**** Reading text

A view of the Saudi capital, Riyadh. (SPA)
A view of the Saudi capital, Riyadh. (SPA)

Fitch Ratings has affirmed Saudi Arabia's Long-Term Foreign-Currency Issuer Default Rating (IDR) at "A+" with a Stable Outlook, the agency said on Friday.

The rating reflects strong fiscal and external balance sheets, with government debt/GDP and sovereign net foreign assets (SNFA) considerably stronger than the "A" and "AA'" medians, and significant fiscal buffers in the form of deposits and other public sector assets, it added.

"Oil dependence and World Bank Governance Indicators (WBGI) have improved but remain weaknesses. Geopolitical risk is high, but the economy and public finances have been resilient to the US-Iran war," it stressed.

"Fitch forecasts real GDP growth will slow to 0.6% in 2026 due to disruption to trade caused by the closure of the Strait of Hormuz," it continued.

"Flows through the East-West pipeline supported oil production during the war and we expect output to be ramped up to meet external demand following the reopening of the Strait and to rebuild domestic stocks, but at an annual average of 9m b/d it will be below the 2025 level," it said.

"Non-oil growth will be hit by an inability to export petrochemicals during the closure of the Strait, but consumer spending held up and business confidence is recovering."

********
**** Recorded data

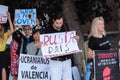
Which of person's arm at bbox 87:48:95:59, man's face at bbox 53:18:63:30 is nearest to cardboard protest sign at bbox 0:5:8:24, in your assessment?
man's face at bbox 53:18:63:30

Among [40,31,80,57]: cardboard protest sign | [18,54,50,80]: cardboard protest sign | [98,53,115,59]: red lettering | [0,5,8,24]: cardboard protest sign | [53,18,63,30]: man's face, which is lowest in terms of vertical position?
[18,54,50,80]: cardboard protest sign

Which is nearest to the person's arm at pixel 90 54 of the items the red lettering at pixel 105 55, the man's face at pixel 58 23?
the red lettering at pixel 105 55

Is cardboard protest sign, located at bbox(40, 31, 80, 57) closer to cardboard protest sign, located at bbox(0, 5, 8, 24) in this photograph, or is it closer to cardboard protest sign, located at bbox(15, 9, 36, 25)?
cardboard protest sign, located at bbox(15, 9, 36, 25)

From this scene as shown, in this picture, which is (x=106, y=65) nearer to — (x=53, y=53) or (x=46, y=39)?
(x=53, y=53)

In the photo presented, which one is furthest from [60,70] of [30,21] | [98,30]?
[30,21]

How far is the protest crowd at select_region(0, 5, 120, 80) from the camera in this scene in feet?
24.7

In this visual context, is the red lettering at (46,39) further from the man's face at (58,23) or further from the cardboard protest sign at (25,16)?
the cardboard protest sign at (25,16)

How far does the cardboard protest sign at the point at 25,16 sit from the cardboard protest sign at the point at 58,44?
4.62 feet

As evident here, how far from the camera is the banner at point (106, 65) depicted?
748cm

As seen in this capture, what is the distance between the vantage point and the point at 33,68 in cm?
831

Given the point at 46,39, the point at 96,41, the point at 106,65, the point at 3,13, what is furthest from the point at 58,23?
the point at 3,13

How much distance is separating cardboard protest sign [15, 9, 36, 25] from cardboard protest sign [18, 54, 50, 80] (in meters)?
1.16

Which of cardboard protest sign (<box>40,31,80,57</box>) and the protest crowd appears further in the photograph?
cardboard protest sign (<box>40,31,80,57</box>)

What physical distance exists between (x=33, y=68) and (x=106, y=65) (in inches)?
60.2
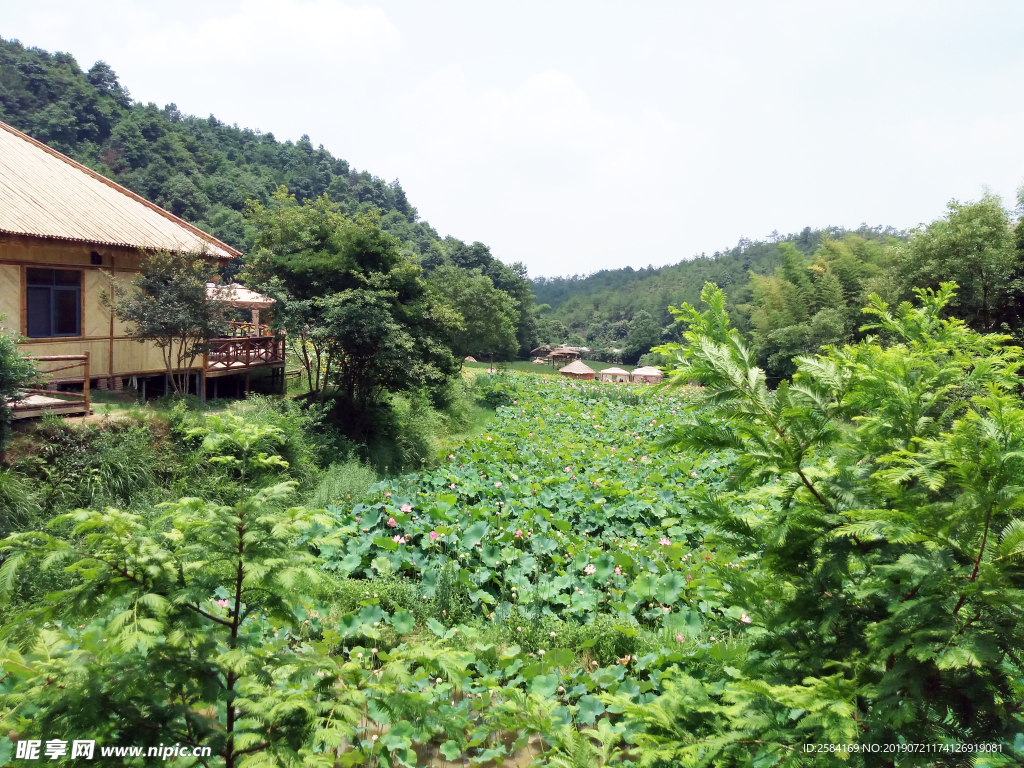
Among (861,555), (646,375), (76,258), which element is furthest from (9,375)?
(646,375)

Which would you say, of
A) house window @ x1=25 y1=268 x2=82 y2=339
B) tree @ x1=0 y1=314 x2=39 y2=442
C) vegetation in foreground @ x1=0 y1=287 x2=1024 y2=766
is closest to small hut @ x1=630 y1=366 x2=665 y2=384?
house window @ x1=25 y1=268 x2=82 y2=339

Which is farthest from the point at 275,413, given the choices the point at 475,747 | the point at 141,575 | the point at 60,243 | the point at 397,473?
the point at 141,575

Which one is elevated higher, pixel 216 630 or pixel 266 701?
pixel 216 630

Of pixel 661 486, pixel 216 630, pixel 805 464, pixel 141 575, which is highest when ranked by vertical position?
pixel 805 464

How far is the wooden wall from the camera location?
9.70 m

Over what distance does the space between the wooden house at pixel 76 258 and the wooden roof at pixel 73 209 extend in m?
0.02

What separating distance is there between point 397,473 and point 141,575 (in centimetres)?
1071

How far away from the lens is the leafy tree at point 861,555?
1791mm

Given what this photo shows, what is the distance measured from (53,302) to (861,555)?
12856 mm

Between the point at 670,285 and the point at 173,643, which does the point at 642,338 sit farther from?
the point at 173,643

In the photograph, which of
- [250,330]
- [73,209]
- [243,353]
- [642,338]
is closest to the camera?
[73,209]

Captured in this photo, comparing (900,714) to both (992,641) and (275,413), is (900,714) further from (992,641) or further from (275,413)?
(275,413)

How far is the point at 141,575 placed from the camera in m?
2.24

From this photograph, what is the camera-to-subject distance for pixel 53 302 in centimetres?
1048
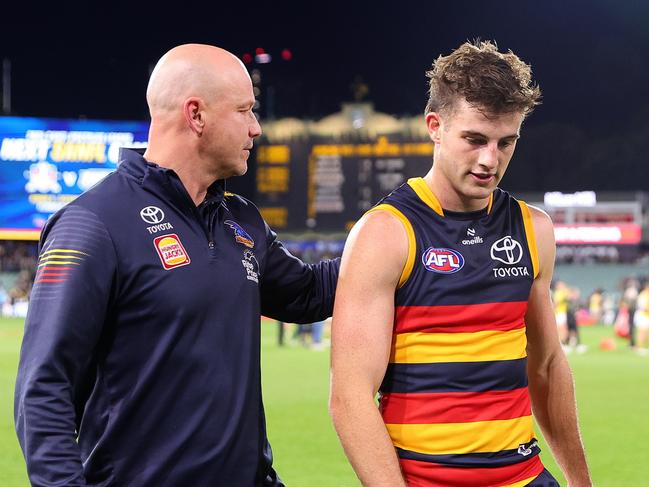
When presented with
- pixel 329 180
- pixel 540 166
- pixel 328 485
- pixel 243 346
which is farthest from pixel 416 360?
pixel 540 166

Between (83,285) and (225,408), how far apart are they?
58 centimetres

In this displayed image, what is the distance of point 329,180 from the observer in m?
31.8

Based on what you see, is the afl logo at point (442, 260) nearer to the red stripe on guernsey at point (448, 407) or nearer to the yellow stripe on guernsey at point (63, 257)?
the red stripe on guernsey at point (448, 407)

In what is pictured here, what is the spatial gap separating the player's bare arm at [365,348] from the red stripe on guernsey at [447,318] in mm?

********

» **Questions on the material**
[1] Reproduce the part of the text on Saudi Arabia's credit rating starting with "Fitch Ratings has" and going on through "said on Friday.", and change "Friday" to "Monday".
[2] Answer these questions from the text on Saudi Arabia's credit rating.
(a) At what level did Fitch affirm Saudi Arabia's Long-Term Foreign-Currency Issuer Default Rating?
(b) What real GDP growth does Fitch forecast for 2026?
(c) At what annual average does Fitch put oil output?

» **Answers for each item**
[1]
Fitch Ratings has affirmed Saudi Arabia's Long-Term Foreign-Currency Issuer Default Rating (IDR) at "A+" with a Stable Outlook, the agency said on Monday.

[2]
(a) "A+", with a Stable Outlook
(b) 0.6%
(c) 9m b/d